▶ **What this task involves**
The entries below contain a line with "machine bolt sizes" and a line with "اهرم در فارکس". Quote exactly those two lines and all lines between them.

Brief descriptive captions
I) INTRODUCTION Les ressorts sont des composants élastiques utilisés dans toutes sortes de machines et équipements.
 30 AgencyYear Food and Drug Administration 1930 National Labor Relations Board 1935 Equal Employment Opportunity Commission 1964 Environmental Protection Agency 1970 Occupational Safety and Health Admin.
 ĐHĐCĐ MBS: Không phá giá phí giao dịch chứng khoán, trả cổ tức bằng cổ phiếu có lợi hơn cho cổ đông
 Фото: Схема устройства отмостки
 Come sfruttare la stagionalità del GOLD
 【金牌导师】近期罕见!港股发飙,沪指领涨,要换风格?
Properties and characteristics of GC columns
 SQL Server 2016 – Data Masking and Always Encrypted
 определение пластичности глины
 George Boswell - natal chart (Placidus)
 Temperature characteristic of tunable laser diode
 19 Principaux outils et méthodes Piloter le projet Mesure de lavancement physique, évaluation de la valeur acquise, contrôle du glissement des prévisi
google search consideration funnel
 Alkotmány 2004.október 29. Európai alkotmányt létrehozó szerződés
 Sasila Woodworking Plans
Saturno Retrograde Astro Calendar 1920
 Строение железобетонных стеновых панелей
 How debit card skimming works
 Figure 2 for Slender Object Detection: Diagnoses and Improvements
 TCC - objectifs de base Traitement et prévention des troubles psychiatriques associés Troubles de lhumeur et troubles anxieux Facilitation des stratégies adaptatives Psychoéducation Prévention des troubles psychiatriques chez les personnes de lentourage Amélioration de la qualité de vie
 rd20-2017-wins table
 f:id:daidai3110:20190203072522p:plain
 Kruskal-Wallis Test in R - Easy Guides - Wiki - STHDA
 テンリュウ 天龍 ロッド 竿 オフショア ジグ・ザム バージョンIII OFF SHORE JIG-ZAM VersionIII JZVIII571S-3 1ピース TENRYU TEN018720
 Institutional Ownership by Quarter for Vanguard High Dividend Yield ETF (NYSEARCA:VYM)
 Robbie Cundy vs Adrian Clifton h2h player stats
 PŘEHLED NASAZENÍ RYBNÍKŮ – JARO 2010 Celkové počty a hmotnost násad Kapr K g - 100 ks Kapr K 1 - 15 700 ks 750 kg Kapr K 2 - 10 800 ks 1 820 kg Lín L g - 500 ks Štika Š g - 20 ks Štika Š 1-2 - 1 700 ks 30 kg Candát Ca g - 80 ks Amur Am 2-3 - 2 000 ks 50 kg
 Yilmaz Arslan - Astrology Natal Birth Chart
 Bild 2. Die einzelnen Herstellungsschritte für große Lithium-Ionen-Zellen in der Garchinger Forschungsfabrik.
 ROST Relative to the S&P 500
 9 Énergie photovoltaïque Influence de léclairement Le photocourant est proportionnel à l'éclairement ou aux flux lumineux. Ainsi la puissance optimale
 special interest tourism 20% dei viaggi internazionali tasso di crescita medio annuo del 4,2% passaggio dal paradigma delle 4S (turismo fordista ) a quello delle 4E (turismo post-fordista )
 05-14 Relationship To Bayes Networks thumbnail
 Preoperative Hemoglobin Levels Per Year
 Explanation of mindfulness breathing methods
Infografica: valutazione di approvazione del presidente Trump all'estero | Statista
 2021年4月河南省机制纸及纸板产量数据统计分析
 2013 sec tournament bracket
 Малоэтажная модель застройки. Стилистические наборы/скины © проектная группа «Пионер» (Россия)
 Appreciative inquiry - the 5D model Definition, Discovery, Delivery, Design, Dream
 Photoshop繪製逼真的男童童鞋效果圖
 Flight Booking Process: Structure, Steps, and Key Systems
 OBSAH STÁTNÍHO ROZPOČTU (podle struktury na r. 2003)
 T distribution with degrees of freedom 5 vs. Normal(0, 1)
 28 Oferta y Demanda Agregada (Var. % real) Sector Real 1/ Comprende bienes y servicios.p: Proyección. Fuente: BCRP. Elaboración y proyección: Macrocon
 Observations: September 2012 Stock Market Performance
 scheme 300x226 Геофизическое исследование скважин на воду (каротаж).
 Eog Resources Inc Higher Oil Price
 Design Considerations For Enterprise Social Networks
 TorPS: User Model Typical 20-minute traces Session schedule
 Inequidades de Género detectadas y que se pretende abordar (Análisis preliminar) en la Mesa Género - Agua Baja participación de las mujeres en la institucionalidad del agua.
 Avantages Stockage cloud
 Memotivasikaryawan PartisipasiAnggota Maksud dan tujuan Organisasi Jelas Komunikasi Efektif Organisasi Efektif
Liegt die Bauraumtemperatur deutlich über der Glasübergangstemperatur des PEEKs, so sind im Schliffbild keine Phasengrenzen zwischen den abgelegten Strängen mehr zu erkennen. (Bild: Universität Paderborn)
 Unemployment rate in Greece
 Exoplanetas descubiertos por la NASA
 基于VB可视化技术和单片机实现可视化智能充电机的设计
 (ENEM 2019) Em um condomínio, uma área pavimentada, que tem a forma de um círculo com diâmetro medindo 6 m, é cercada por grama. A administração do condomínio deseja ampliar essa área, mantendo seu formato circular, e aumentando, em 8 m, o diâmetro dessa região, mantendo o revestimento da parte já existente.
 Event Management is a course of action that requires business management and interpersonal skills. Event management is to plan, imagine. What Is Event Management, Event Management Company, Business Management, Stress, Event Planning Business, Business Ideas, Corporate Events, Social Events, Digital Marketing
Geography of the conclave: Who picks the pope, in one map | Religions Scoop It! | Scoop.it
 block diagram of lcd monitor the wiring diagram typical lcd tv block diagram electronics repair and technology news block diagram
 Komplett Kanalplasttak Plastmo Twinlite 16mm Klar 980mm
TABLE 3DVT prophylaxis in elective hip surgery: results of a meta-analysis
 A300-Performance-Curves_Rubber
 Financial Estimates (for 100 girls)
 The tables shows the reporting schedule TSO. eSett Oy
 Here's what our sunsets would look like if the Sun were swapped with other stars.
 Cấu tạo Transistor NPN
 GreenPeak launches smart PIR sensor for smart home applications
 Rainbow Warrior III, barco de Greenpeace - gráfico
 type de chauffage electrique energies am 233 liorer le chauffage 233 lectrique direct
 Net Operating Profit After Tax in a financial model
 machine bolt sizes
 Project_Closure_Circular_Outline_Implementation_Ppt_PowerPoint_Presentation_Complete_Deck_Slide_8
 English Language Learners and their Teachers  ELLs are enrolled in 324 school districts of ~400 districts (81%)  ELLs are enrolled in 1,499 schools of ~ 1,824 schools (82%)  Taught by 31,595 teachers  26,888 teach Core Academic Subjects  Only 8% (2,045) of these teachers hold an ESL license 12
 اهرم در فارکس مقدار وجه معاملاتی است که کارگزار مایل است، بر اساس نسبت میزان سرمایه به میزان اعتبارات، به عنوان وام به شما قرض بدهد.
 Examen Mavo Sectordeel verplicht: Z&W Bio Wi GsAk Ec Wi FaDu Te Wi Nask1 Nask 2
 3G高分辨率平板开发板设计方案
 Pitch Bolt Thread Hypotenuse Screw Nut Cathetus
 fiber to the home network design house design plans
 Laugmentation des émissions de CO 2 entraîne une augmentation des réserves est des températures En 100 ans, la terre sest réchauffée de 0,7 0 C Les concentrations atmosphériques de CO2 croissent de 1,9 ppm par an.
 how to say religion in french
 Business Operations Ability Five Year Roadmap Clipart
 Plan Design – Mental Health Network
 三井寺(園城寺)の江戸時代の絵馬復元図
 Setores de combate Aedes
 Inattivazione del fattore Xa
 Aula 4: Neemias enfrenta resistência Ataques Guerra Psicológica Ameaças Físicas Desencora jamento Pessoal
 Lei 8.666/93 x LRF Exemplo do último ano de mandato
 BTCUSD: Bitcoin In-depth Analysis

▶ **Reply to the task**
 machine bolt sizes
 Project_Closure_Circular_Outline_Implementation_Ppt_PowerPoint_Presentation_Complete_Deck_Slide_8
 English Language Learners and their Teachers  ELLs are enrolled in 324 school districts of ~400 districts (81%)  ELLs are enrolled in 1,499 schools of ~ 1,824 schools (82%)  Taught by 31,595 teachers  26,888 teach Core Academic Subjects  Only 8% (2,045) of these teachers hold an ESL license 12
 اهرم در فارکس مقدار وجه معاملاتی است که کارگزار مایل است، بر اساس نسبت میزان سرمایه به میزان اعتبارات، به عنوان وام به شما قرض بدهد.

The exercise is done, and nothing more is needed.